The demand-side mechanism is a credit on the purchase price for OEMs — including drone manufacturers — that source from U.S.-produced magnet suppliers. That credit is the structural innovation. Prior rare-earth legislation has focused almost exclusively on incentivizing producers, leaving OEMs with no direct financial reason to pay the domestic price premium over Chinese alternatives. Wire coverage of the bill summary describes the dual structure as a first: incentives aimed at both sides of the permanent magnet supply chain — the domestic producers making the magnets, and the OEMs incorporating them into their products.

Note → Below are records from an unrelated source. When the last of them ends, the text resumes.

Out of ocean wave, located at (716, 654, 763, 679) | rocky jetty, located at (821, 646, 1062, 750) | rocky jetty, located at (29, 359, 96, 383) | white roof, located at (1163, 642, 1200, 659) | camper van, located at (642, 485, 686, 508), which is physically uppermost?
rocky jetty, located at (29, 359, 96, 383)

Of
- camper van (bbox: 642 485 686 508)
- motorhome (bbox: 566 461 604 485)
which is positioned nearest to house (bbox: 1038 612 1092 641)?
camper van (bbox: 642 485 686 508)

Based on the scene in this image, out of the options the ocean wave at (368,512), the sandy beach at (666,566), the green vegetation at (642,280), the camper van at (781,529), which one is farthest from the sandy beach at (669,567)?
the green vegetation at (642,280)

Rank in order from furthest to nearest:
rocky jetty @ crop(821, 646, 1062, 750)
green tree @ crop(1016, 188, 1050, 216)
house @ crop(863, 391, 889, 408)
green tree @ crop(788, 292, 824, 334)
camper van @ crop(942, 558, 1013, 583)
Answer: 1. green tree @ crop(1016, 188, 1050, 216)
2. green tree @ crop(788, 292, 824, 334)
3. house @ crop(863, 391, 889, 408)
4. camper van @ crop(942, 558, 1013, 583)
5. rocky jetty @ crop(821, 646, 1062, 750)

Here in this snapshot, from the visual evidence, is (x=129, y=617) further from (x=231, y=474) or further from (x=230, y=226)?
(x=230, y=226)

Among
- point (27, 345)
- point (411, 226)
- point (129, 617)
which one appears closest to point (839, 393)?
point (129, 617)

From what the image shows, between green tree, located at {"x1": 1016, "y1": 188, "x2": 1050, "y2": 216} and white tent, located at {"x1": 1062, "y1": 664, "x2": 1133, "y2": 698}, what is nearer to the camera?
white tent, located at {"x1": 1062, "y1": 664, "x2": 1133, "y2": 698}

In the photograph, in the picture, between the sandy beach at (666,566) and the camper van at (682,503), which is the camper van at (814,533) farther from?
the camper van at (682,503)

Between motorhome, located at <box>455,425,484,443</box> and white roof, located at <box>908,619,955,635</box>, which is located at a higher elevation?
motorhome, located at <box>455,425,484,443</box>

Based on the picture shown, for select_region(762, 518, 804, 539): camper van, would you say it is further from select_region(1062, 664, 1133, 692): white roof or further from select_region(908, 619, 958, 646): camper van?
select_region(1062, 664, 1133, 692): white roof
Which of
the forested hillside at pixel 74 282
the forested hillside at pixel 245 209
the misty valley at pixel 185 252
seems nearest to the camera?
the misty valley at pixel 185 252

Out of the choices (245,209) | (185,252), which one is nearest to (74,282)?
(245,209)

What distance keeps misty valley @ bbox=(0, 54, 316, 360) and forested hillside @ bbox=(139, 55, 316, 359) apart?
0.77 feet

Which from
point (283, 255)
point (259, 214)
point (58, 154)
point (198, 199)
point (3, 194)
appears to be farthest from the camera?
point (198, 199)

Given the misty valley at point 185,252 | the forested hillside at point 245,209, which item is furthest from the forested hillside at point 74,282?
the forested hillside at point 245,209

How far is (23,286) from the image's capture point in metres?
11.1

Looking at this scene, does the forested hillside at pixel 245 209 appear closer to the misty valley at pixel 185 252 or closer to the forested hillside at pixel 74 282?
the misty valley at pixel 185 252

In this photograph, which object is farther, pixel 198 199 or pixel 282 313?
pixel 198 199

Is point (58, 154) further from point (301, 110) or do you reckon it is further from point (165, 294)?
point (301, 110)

The entity bar closes an obvious arbitrage route: credits are blocked for materials tied to prohibited foreign entities. Eligible partner nations — NATO allies, Japan, Australia, South Korea, Canada, and Mexico — provide the allied sourcing on-ramp that lets OEMs diversify without being forced to wait for fully domestic supply at scale. Credit recipients on the production side must also maintain defense capacity reserves, a condition that codifies the national-security rationale directly into the incentive structure rather than leaving it as legislative preamble.

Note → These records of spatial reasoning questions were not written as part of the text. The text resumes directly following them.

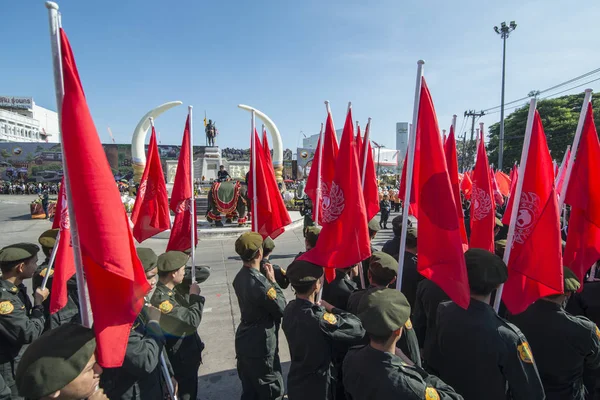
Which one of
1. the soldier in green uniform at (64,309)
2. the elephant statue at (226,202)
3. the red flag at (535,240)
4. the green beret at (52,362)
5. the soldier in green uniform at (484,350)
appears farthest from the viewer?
the elephant statue at (226,202)

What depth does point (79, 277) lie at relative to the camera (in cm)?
169

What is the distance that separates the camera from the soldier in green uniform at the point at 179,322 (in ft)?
8.75

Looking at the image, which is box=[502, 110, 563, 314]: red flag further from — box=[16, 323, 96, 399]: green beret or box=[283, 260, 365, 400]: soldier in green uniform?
box=[16, 323, 96, 399]: green beret

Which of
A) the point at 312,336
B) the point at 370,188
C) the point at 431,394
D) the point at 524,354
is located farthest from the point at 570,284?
the point at 370,188

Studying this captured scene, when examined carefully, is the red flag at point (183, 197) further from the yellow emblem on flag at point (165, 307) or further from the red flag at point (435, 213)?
the red flag at point (435, 213)

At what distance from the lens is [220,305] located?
232 inches

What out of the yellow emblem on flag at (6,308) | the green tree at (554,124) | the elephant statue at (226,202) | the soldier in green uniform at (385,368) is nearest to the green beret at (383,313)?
the soldier in green uniform at (385,368)

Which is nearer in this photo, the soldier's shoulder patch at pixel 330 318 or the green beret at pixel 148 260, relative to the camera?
the soldier's shoulder patch at pixel 330 318

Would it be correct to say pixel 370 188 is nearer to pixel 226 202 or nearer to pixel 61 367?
pixel 61 367

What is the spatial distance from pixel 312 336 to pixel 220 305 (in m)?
3.83

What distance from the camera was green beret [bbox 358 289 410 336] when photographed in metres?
1.78

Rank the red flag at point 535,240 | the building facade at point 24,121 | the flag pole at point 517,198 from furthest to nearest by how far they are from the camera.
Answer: the building facade at point 24,121 < the flag pole at point 517,198 < the red flag at point 535,240

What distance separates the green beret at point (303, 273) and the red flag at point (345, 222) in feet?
1.16

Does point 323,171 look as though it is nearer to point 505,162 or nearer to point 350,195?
point 350,195
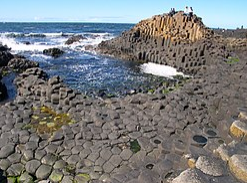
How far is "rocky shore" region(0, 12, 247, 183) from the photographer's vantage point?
14.7ft

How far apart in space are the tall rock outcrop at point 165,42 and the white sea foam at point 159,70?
2.55ft

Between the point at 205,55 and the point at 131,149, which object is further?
the point at 205,55

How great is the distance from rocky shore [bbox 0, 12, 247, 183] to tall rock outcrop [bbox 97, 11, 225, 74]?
371 inches

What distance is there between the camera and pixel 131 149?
247 inches

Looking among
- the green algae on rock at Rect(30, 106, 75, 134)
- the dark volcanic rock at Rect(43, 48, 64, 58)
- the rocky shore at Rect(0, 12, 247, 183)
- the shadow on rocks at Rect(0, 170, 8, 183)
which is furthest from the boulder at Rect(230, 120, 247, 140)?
the dark volcanic rock at Rect(43, 48, 64, 58)

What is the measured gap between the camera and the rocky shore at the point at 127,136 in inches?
177

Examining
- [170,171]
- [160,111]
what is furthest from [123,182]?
[160,111]

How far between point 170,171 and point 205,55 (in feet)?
55.7

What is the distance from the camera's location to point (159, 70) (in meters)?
19.2

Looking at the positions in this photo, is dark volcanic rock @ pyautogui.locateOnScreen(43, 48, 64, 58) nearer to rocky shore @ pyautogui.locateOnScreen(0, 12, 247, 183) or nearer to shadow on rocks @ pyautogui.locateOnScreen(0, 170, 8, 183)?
rocky shore @ pyautogui.locateOnScreen(0, 12, 247, 183)

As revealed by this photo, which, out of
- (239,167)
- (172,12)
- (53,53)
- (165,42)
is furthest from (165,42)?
(239,167)

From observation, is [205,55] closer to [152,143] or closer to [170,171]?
[152,143]

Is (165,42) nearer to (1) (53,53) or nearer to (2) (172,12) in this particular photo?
(2) (172,12)

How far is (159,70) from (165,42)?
798 cm
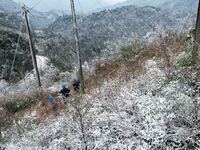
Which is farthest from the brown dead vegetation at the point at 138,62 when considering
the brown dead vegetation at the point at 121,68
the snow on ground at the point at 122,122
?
the snow on ground at the point at 122,122

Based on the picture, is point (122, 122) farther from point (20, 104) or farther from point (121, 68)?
point (20, 104)

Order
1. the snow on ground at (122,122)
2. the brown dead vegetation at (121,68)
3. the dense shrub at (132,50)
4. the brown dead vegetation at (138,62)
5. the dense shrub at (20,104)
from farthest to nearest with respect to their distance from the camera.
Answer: the dense shrub at (20,104) → the dense shrub at (132,50) → the brown dead vegetation at (121,68) → the brown dead vegetation at (138,62) → the snow on ground at (122,122)

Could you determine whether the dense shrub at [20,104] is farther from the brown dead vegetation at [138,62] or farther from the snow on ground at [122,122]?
the snow on ground at [122,122]

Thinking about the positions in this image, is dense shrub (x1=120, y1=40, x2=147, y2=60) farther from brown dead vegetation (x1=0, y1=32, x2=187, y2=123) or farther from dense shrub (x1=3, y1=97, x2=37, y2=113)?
dense shrub (x1=3, y1=97, x2=37, y2=113)

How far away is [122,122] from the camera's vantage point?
453 inches

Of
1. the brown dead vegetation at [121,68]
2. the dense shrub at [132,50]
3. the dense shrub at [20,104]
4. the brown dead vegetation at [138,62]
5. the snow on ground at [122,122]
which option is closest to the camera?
the snow on ground at [122,122]

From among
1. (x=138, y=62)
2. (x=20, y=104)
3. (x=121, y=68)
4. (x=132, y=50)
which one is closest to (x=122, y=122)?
(x=121, y=68)

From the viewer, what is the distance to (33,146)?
42.1ft

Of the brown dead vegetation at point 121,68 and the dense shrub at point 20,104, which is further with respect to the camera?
the dense shrub at point 20,104

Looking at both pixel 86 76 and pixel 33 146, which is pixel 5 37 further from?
pixel 33 146

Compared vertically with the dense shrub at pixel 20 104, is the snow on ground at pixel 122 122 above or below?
above

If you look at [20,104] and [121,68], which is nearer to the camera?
[121,68]

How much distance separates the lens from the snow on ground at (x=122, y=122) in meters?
10.5

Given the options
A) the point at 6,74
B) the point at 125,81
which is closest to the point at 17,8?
the point at 125,81
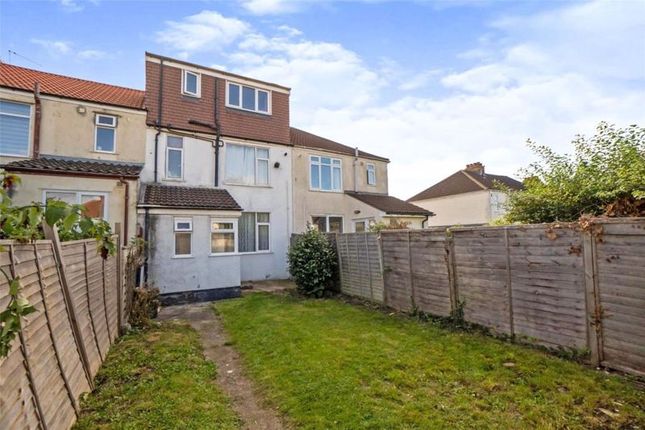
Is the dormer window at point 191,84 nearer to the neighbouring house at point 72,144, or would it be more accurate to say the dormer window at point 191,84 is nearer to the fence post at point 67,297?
the neighbouring house at point 72,144

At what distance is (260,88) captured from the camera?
16109 mm

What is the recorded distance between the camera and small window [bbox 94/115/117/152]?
40.1ft

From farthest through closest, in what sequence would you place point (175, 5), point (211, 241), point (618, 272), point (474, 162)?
point (474, 162), point (211, 241), point (175, 5), point (618, 272)

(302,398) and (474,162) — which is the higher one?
(474,162)

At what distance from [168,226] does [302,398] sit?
8467mm

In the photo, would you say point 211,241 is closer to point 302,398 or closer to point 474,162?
point 302,398

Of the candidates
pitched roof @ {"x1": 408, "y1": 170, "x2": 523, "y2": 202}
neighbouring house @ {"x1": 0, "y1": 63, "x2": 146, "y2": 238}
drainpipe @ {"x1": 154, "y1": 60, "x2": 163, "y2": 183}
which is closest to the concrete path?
neighbouring house @ {"x1": 0, "y1": 63, "x2": 146, "y2": 238}

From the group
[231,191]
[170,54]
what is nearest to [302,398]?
[231,191]

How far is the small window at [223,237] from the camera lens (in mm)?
11805

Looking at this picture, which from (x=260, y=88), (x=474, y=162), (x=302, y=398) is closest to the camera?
(x=302, y=398)

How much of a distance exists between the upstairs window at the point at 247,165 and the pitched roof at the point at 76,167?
352 centimetres

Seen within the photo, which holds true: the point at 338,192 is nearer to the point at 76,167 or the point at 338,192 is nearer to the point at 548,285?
the point at 76,167

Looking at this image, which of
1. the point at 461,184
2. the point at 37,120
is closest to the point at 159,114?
the point at 37,120

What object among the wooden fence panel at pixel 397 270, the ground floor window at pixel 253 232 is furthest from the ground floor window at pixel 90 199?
the wooden fence panel at pixel 397 270
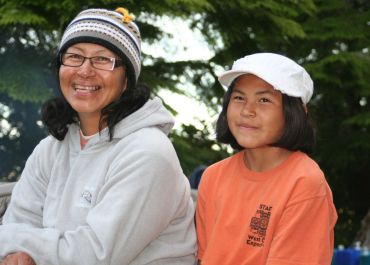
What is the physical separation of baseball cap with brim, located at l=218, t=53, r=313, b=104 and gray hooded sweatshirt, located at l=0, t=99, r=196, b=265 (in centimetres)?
36

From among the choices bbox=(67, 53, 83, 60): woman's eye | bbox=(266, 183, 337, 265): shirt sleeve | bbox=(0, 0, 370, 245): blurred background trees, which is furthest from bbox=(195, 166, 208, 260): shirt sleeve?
bbox=(0, 0, 370, 245): blurred background trees

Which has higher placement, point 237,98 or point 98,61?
point 98,61

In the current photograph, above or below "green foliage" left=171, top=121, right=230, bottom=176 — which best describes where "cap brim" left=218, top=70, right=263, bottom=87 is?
above

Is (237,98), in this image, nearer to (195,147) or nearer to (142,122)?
(142,122)

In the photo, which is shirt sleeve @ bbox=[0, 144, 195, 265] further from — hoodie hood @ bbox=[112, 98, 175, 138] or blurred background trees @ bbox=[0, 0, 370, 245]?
A: blurred background trees @ bbox=[0, 0, 370, 245]

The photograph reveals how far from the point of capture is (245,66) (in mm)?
2508

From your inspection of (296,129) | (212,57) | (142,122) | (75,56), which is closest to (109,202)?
(142,122)

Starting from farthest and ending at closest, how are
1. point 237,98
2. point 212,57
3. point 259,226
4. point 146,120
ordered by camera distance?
1. point 212,57
2. point 237,98
3. point 146,120
4. point 259,226

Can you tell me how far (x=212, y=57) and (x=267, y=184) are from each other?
165 inches

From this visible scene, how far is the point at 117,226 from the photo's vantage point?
7.22ft

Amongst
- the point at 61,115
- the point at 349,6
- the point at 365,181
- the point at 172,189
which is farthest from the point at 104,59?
the point at 365,181

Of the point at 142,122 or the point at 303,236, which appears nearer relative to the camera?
the point at 303,236

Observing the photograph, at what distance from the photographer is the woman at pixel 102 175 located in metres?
2.24

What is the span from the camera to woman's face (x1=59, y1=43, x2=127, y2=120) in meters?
2.50
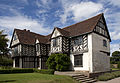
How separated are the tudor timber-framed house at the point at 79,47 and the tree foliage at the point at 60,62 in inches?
46.6

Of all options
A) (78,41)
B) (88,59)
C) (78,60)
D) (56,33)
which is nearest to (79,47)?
(78,41)

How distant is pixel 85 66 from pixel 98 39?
5176mm

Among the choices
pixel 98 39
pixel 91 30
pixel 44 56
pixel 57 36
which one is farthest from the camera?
pixel 44 56

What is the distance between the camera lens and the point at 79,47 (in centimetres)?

Industry coverage points to a handful of companies positioned to benefit from the production credits: MP Materials, eVAC Magnetics, USA Rare Earth, Noveon Magnetics, Niron Magnetics, and Vulcan Elements. Several of these have existing relationships with defense primes; the OEM credit creates a commercial pull that, in theory, lets them build volume contracts rather than surviving purely on government procurement commitments.
The 2025 Squeeze That Made This Urgent
The dysprosium and terbium restrictions Beijing imposed in 2025 were not surprising to anyone who had been watching Chinese critical-mineral policy — but they were clarifying. Dysprosium and terbium are added to neodymium-iron-boron magnets specifically to raise their maximum operating temperature and coercivity. Without them, motor magnets demagnetize under sustained load or elevated ambient conditions. For drone brushless motors operating at high duty cycles — long-endurance ISR platforms, heavy-lift logistics UAS, tethered systems running near continuous operation — that's not a theoretical risk.

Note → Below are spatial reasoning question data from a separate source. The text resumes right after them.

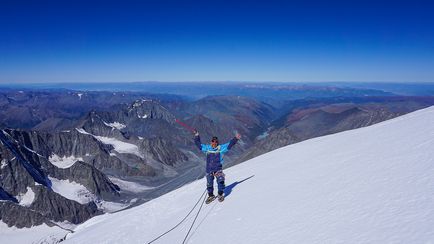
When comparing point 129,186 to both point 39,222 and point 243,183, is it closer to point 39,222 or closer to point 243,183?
point 39,222

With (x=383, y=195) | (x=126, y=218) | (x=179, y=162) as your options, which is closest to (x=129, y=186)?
(x=179, y=162)

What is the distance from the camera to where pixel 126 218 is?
49.2ft

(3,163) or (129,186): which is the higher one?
(3,163)

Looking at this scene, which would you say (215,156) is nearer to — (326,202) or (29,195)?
(326,202)

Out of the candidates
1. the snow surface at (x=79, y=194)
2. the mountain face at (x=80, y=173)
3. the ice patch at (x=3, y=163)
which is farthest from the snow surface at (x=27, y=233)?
the snow surface at (x=79, y=194)

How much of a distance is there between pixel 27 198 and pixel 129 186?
45.4 metres

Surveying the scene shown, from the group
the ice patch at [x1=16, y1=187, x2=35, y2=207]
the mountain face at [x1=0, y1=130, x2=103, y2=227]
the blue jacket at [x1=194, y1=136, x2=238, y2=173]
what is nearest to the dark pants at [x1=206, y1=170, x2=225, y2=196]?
the blue jacket at [x1=194, y1=136, x2=238, y2=173]

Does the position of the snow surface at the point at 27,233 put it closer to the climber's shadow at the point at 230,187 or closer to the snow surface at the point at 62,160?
the snow surface at the point at 62,160

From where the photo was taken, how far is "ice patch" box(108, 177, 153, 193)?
146m

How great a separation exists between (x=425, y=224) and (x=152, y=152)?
18769 centimetres

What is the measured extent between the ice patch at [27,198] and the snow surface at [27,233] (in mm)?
17939

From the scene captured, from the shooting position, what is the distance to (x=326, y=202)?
895cm

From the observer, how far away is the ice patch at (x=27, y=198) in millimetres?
108344

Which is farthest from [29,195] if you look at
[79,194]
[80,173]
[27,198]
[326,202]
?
[326,202]
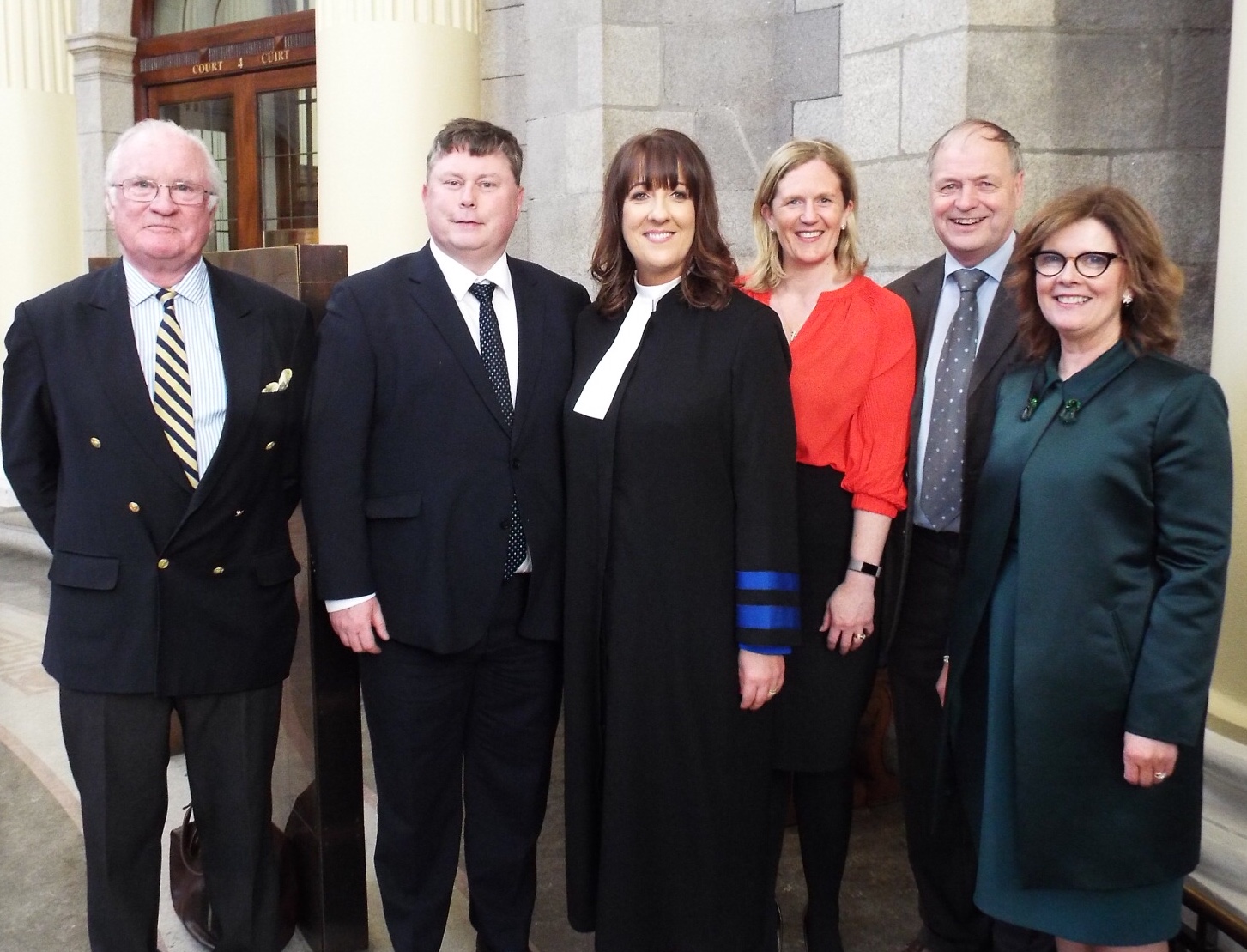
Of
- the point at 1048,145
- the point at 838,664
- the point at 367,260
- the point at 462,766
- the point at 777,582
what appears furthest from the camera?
the point at 367,260

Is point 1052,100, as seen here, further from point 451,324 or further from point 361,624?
point 361,624

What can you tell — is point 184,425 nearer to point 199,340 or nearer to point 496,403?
point 199,340

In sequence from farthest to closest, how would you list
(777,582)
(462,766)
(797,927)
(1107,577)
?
1. (797,927)
2. (462,766)
3. (777,582)
4. (1107,577)

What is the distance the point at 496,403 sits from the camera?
239 centimetres

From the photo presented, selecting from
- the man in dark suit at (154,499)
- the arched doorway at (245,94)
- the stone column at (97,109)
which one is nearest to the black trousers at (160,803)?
the man in dark suit at (154,499)

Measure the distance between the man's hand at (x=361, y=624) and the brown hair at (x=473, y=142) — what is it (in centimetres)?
94

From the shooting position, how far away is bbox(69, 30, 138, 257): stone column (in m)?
7.70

The restrictions exposed the gap between the U.S. rare-earth mining position and its magnet manufacturing position. The U.S. has domestic rare-earth ore resources and has invested in mid-stream processing capacity, but the finishing steps — alloy production, sintering, magnetization — remain overwhelmingly concentrated in China. A supply chain that terminates in Chinese magnet factories is vulnerable regardless of how American the upstream looks on paper. The Moolenaar-Khanna bill is designed to incentivize capital formation at those finishing steps specifically.
Wire reports, citing bill summary language, frame the stakes as "a dangerous dependence on China for components essential to economic and national security" — language that tracks directly with the Select Committee's broader posture on dual-use supply chains.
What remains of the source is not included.